Шкура литературы. Книги двух тысячелетий. Игорь Клех
Собственно, речь идет о тяжелой деформации способности любить, при огромной потребности в этой самой недополученной и в ответ неизрасходованной энергии любви.
В случае так называемого счастливого детства, когда конфликт и травма случаются позднее, писатель имеет шанс стать «вкусным» писателем, как А. Толстой или даже «гениально вкусным», как Набоков, но дефицит раннего отрицательного опыта не позволяет достичь ему в творчестве предельного накала, достоверности в выходе на первые и последние вещи, что несколько снижает ценность его усилий, если они будут предприниматься в этом направлении.
Так все литературные путешествия сводятся, в конце концов, – даже тогда, когда они заканчиваются гибелью, – к поиску «дома» и «возвращению домой», возвращению к себе. Именно поэтому литература нужна не всем и не всегда, а лишь тем, кто в этом нуждается.
Пусть это будет гипотеза и предположение – но только не в отношении Пушкина!
Поразительно мало материалов о долицейском детстве Пушкина, и думается, что это не случайно. Оно подверглось психологическому и идеологическому вытеснению уже не самим Пушкиным, а русским национальным, во многом «литературным», сознанием. За дифирамбами пушкинской «няне» забылся и был оттеснен вопрос: а почему не к «маме» обращался первый русский поэт, где хоть одна строчка у него, посвященная ей? Увы, кроме «любви к отеческим гробам», о родителях у Пушкина не сказано больше ничего. И «бочка» и «Салтан» – это ведь о себе самом! – только там, в сказке, младенец был хотя бы с матерью. Здесь же толстый Сашка, своей неповоротливостью и апатией огорчающий родителей, затаившийся, замерший оттого, что не зван, окликнутый, наконец, няней. От тех, вероятно, лет его гипертрофированная восприимчивость не к обидам даже, а к одной гипотетической возможности быть вышученным, подвергнуться насмешке, его взрывная бескомпромиссность в вопросах чести.

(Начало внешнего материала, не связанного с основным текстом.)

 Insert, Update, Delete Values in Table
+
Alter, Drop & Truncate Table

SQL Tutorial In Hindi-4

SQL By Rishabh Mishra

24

Вообще, принятый в империях (от Британской до Российской) способ получения образования детьми правящих классов в закрытых учебных заведениях – один этот обычай в состоянии был переломить психику ребенка и деформировать его характер в направлении, желанном государственному управлению. Своего рода опыт подмораживания душ, нащупанный империями. Когда ребенка отправляют в такого рода заведение, он, как зверек, понимает не умом, а животом, что родители от него отреклись и бросили, что прошла трещина через его универсум, что он за что-то наказан, и если попытаться методом проб и ошибок найти за что, то можно ошибку исправить[2].
Отсюда сохраненное на всю жизнь пушкинское «товарищество», культ лицейской дружбы, и «отечество» – Царское Село. Не случайно, первое место, куда Пушкин привезет в 1831 году молодую жену, будет Царское Село – его «дом». Вторым домом стала полюбленная им… ссылка, куда его поставили в угол, Михайловское (и няня там!). Третий – он попытался строить сам.
Впервые, может, что такое «правильные» семья и дом, он почувствовал в воронцовском доме в Гурзуфе, пожив
2
Перечитайте письма Гоголя маменьке из Нежинского лицея первых двух лет, исполненные проглоченного отчаяния, простодушной хитрости, деланной прилежности, – все девять лет у него текло из ушей, карманы полны были халвы и крошек, и – раз уж с ним так – был он намеренно неряшлив, неухожен, скрытен. Там вынашивалась и отстаивалась неповторимая «гоголевская» конфигурация его психики.